Ms. Ambiga Sreenevasan (Malaysia)
An accomplished lawyer who became President of the Malaysian Bar Council, Ambiga Sreenevasan masterfully uses the rule of law to advance human rights, the status of women, and religious tolerance. In the face of death threats and intimidation, Ms. Ambiga has emerged as a strong voice of tolerance and justice.
Ms. Hadizatou Mani (Niger)
Sold to a "master" at the age of 12 for the equivalent of $500, Hadizatou Mani persevered in gaining her freedom and helped pave the way for others trapped in similar circumstances to seek justice. Through her valiant efforts, persistence, and refusal to succumb to social pressure to abandon her case, she won a historic, precedent-setting decision in the Economic Community of West African States (ECOWAS) Court of Justice that condemned her enslavement.

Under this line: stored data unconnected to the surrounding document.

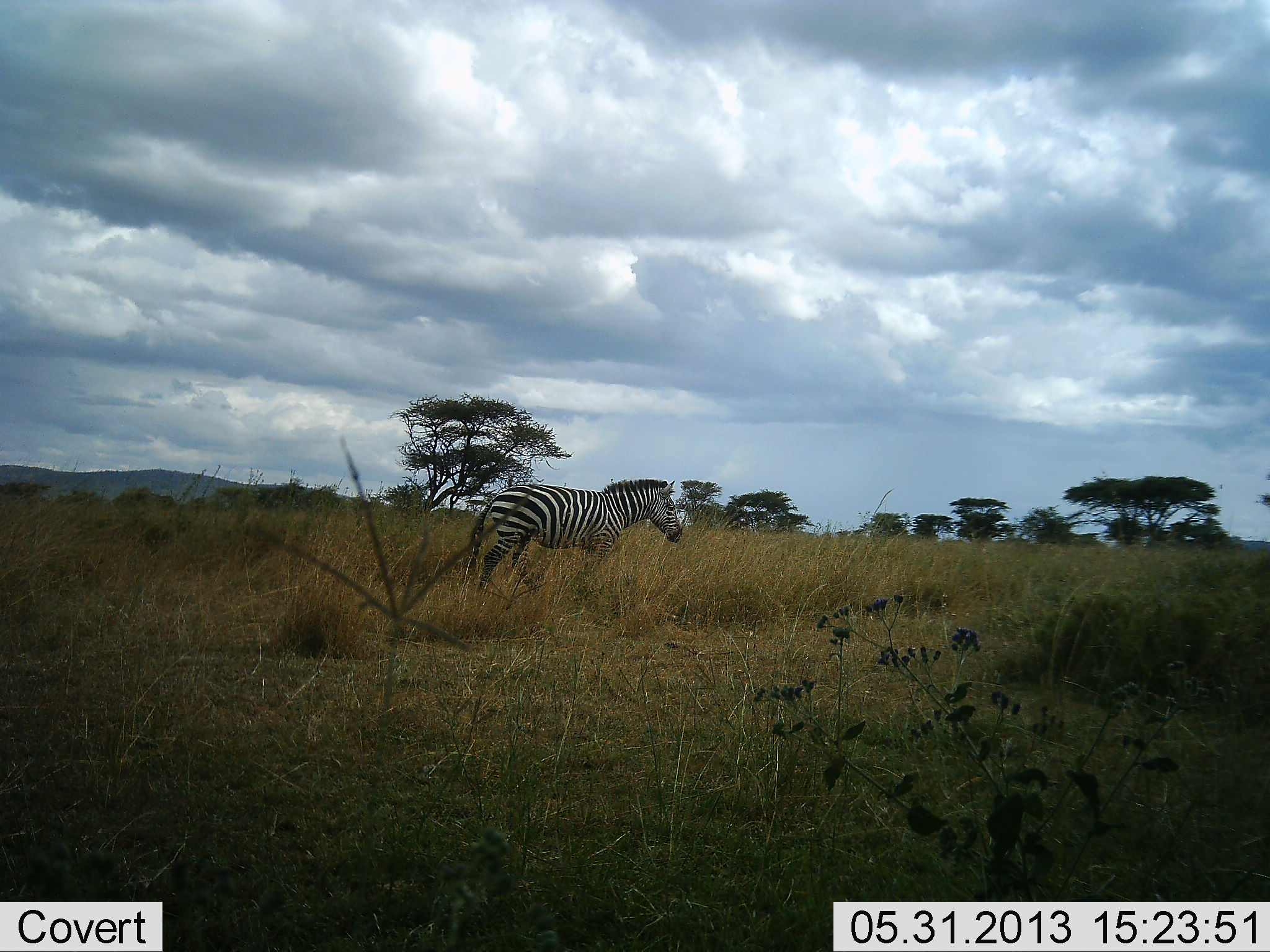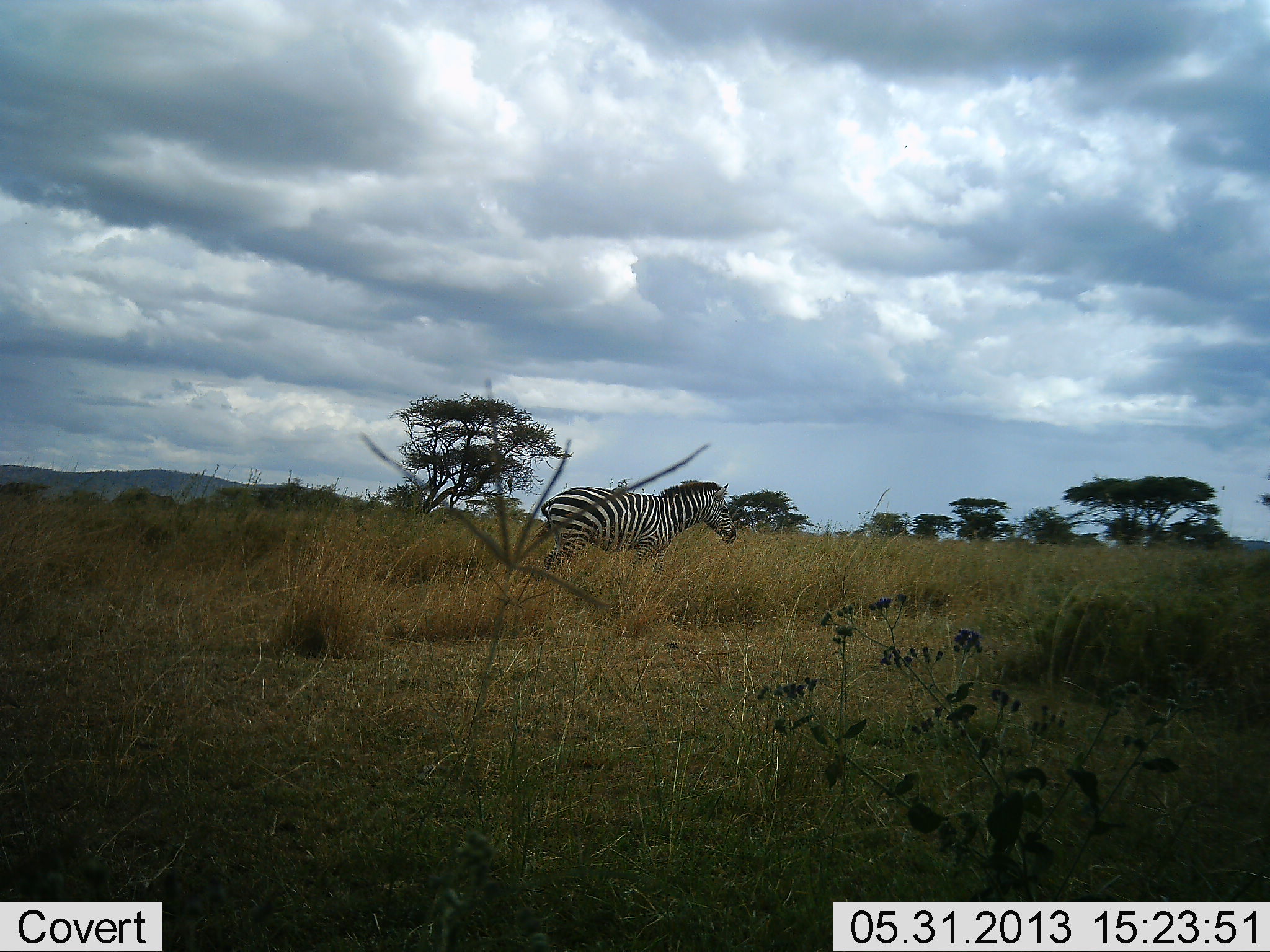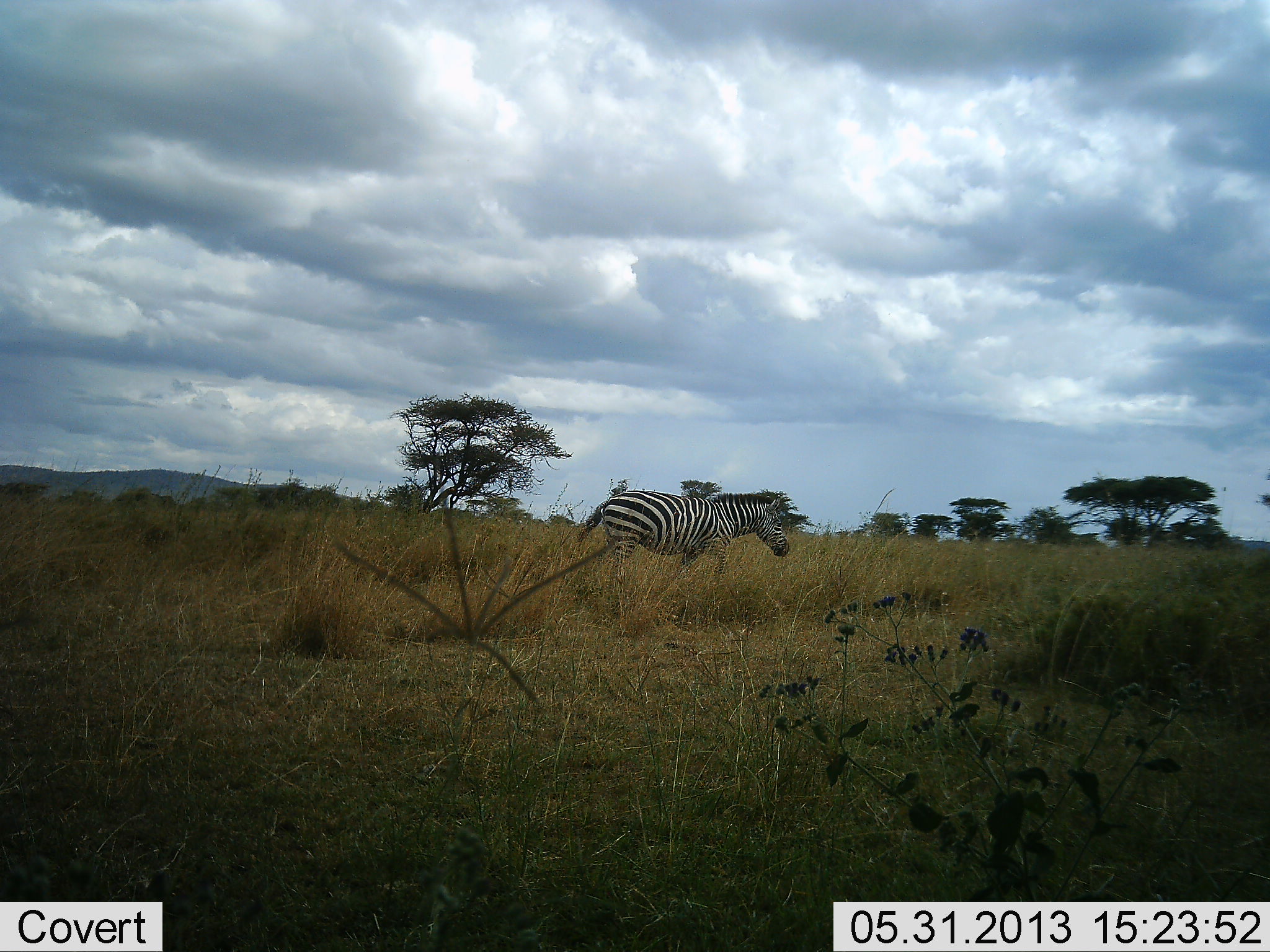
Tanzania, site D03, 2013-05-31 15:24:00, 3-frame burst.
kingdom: Animalia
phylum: Chordata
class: Mammalia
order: Perissodactyla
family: Equidae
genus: Equus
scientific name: Equus quagga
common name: plains zebra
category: zebra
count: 1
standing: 7%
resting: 0%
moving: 93%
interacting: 0%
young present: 0%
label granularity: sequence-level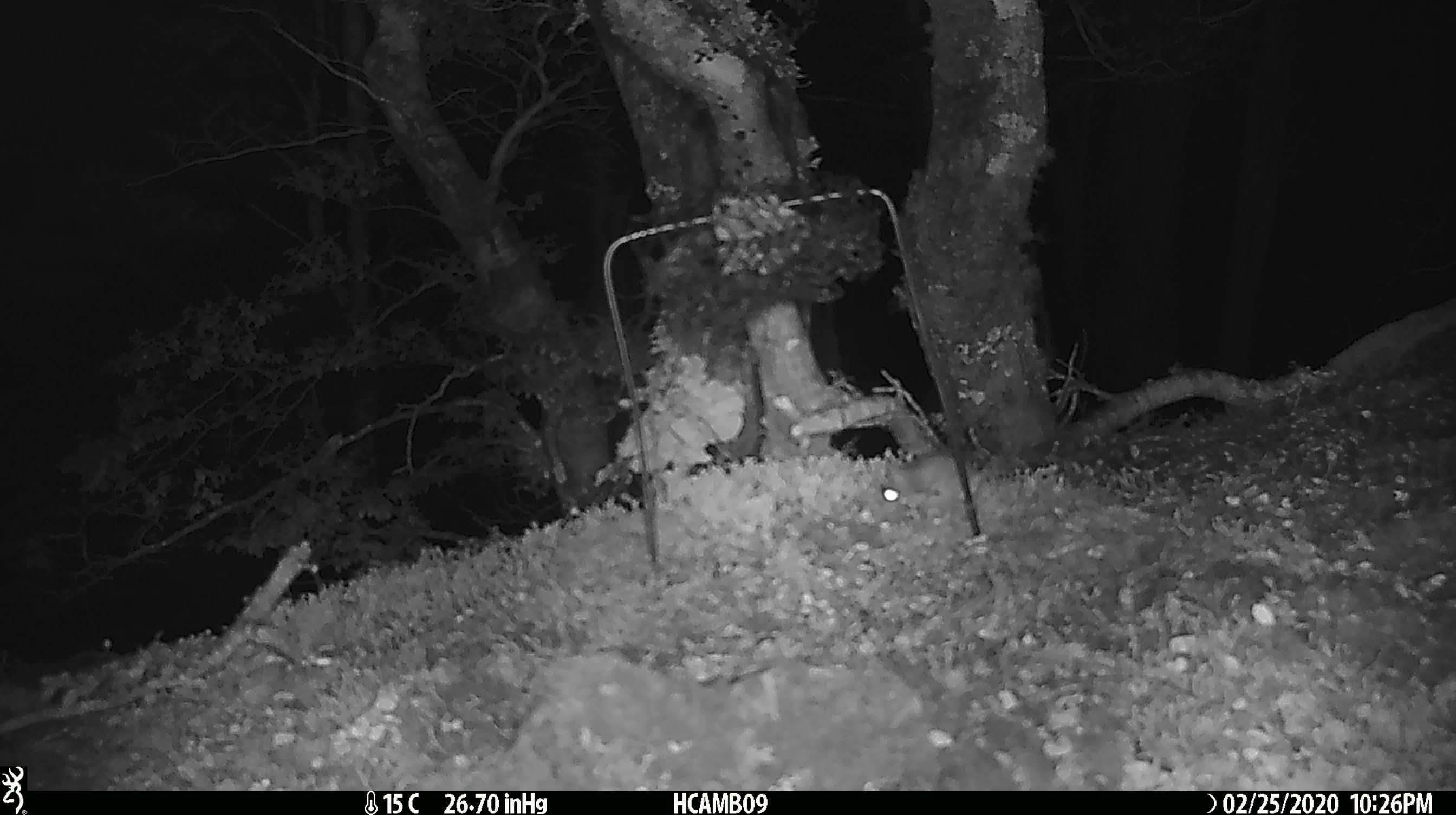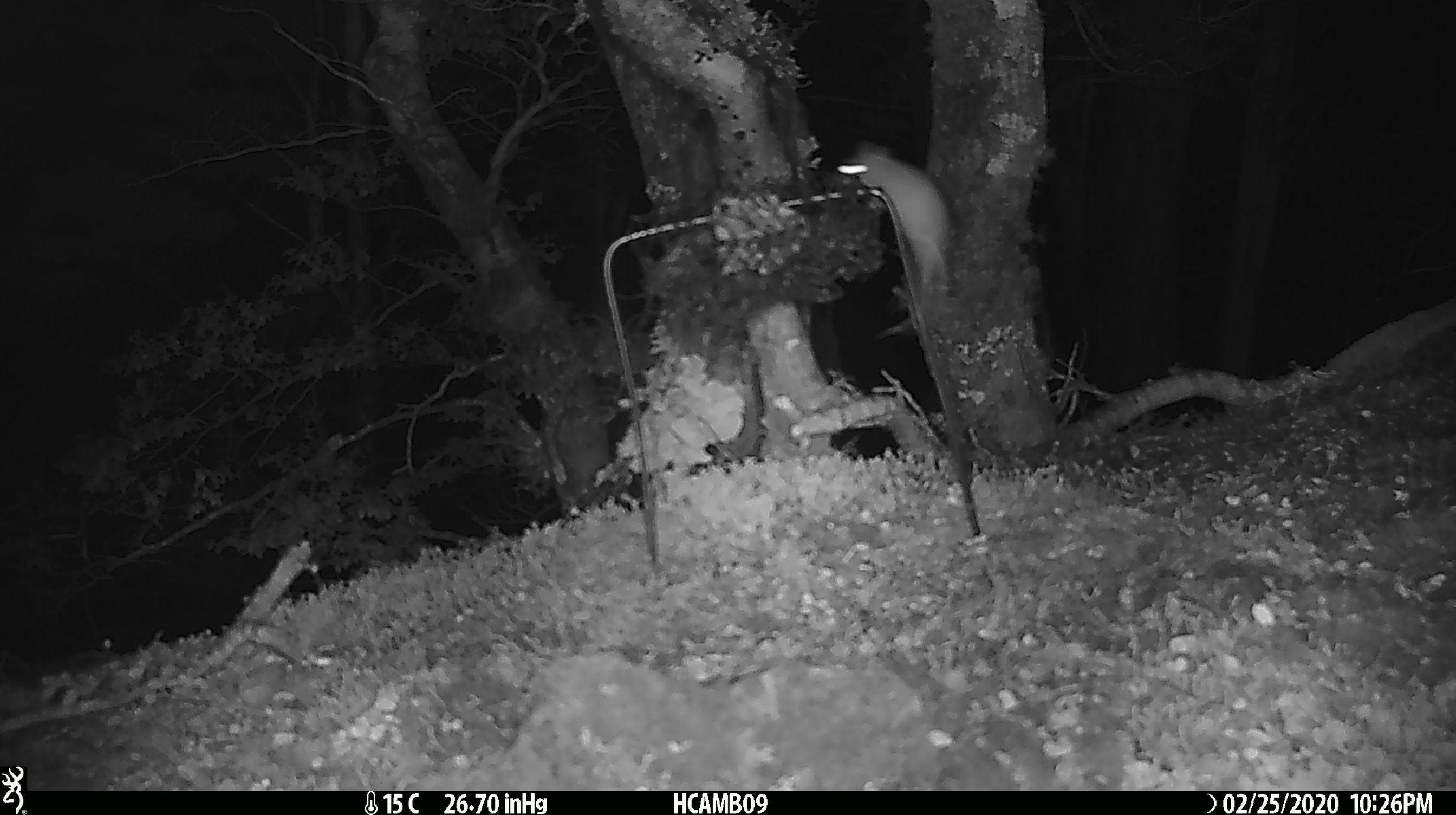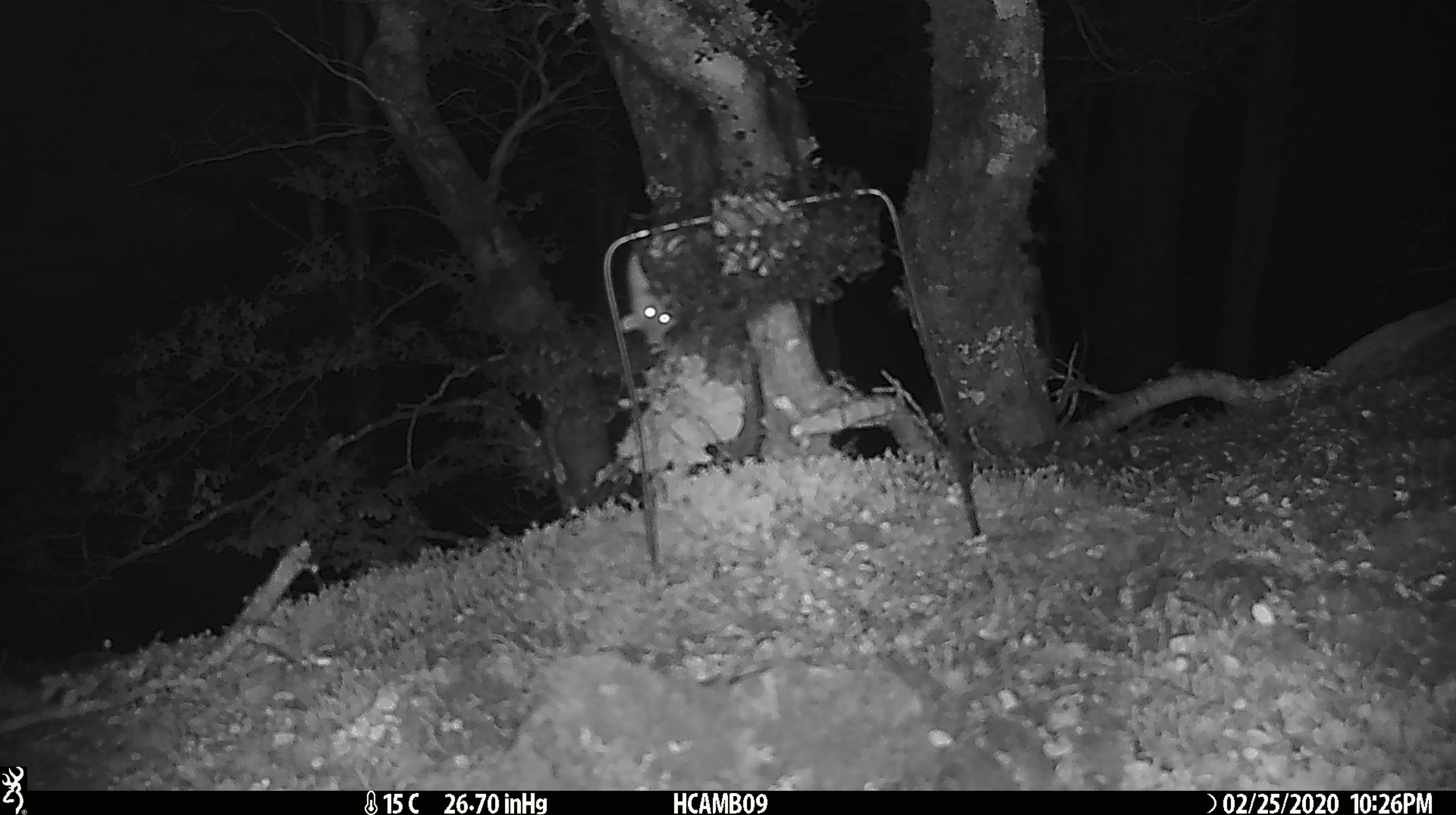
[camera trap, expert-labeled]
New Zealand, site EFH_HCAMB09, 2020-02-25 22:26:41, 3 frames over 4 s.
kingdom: Animalia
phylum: Chordata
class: Mammalia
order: Rodentia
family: Muridae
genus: Mus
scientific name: Mus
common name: mouse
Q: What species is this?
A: Mouse (Mus).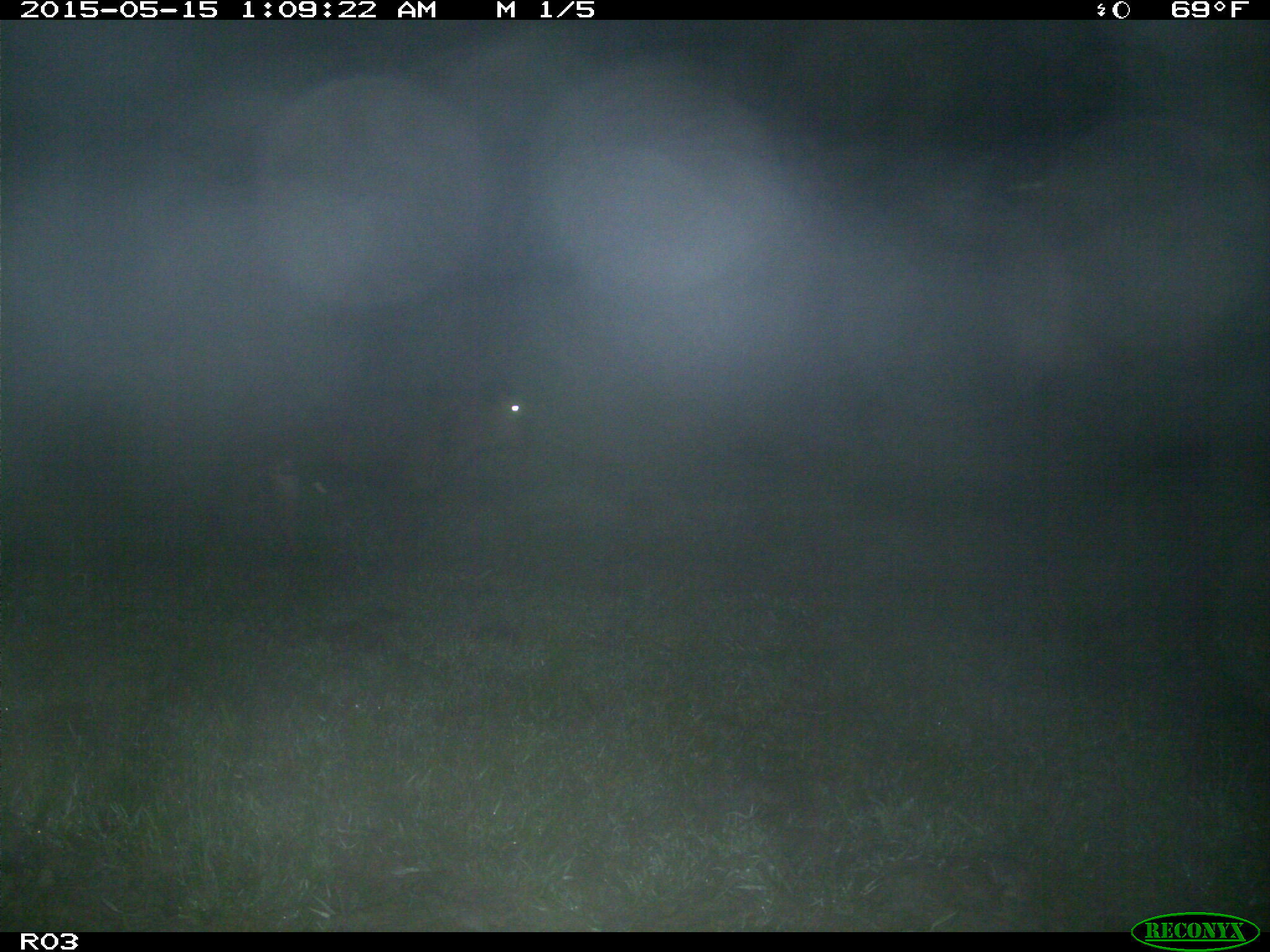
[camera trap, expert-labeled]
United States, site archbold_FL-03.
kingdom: Animalia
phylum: Chordata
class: Mammalia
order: Artiodactyla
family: Bovidae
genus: Bos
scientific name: Bos taurus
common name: domestic cow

Ms. Veronika Marchenko (Russia)
Veronika Marchenko is the head of the NGO Mother's Right, and has demonstrated exceptional bravery and leadership in exposing the truth surrounding the disturbing peacetime deaths within the Russian armed forces. Ms. Marchenko has successfully sought justice on behalf of bereaved families of servicemen who died as a result of cruel and inhumane conditions.
Ms. Mutabar Tadjibayeva (Uzbekistan)
Imprisoned for criticizing her government's handling of events surrounding the 2005 violence in the city of Andijon, Mutabar Tadjibayeva refuses to be silenced. She has returned to human rights advocacy, and remains a fearless critic of human rights abuses.
Ms. Reem Al Numery (Yemen)
When she was 12, Reem Al Numery had her childhood cut short when she was forced to marry her 30-year -old cousin. She has emerged as a strong and brave voice on behalf of other girls facing a similar fate. Her courage has inspired a widespread drive against child marriages in Yemen.